Tout cela, Kôshirô Hata l'exprime avant tout avec ses pinceaux. Dès la deuxième page, contrastant avec le calme de la maison et son atmosphère tamisée, tout n'est que lumière et mouvement. Il faut dire que le gamin galope sacrément, et l'auteur arrive merveilleusement à rendre cette course folle. L'enfant, si absolument seul, traverse de nombreux paysages sans s'arrêter un instant : la course fait partie de la joie. Il fonce dans ce décor d'un Japon rural et contemporain, qui est certes paisible mais lui aussi constamment mouvant, animé par le vol des oiseaux, des insectes, parfois par le passage d'un véhicule au loin, et surtout, par la course des nuages. C'est le ciel et sa lumière qui marquent l'avancée dans le temps, dans cet après-midi d'août. On devine la chaleur écrasante, atténuée par la brise du bord de mer, par la présence omniprésente de l'eau, rizière mare et cascade. Et bientôt, par la pluie…
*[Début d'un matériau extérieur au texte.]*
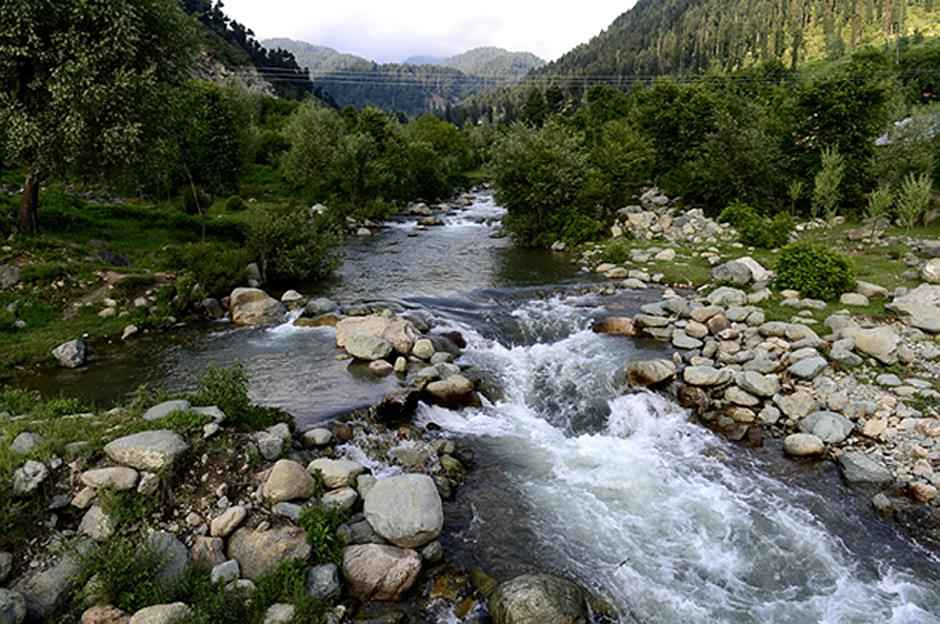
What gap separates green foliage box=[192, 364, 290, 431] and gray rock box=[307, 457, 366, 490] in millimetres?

La couverture annonce déjà la couleur : si le ciel y est d'un bleu pur, l'impressionnante masse de nuage semble à deux doigts d'engloutir l'enfant et le ciel. En effet, au fil des pages, la lumière change, constamment. La lumière est d'abord directe, crue, intense, une vraie lumière de début d'après-midi, avec des ombres – celle de l'enfant du moins – ramassées et très noires. Puis, le bleu du ciel évolue au fil des pages, vire au vert émeraude, avant de s'estomper alors que les ombres s'allongent. On devine que la course du garçon, qui commence à alors à fatiguer face à l'immense escalier du temple, a été fort longue. Une fois dans la forêt, l'atmosphère change radicalement : les arbres étouffent la morsure du soleil, et tout est soudain plus feutré. Jusqu'à voir disparaître les couleurs : fin des verts éclatants, place aux bruns et au gris. L'orage d'été est là, soudain, la pluie tiède et drue, qui laissera place aux rose-orangés de la lumière de fin du jour. Bref, un travail de coloriste de haute volée pour démontrer le temps qui passe sans la moindre parole, sans autre artifice que la palette. Palette par ailleurs très fauve : l'auteur s'embarrasse rarement d'effets de matière ou de texture. Il privilégie les grands aplats, en couleur directe, donnant la sensation que la lumière, en début d'album, efface les détails. Ce n'est que pour mettre un élément en valeur, les nuages de la couverture par exemple, ou la pluie soudaine et inattendue, qu'il modifie sa technique pour un travail au pinceau plus détaillé. Quoi qu'il en soit, pas de contour, pas de trait : la couleur est le dessin. Et elle est à l'image de ce petit gars plein d'énergie : authentique et sans chichis.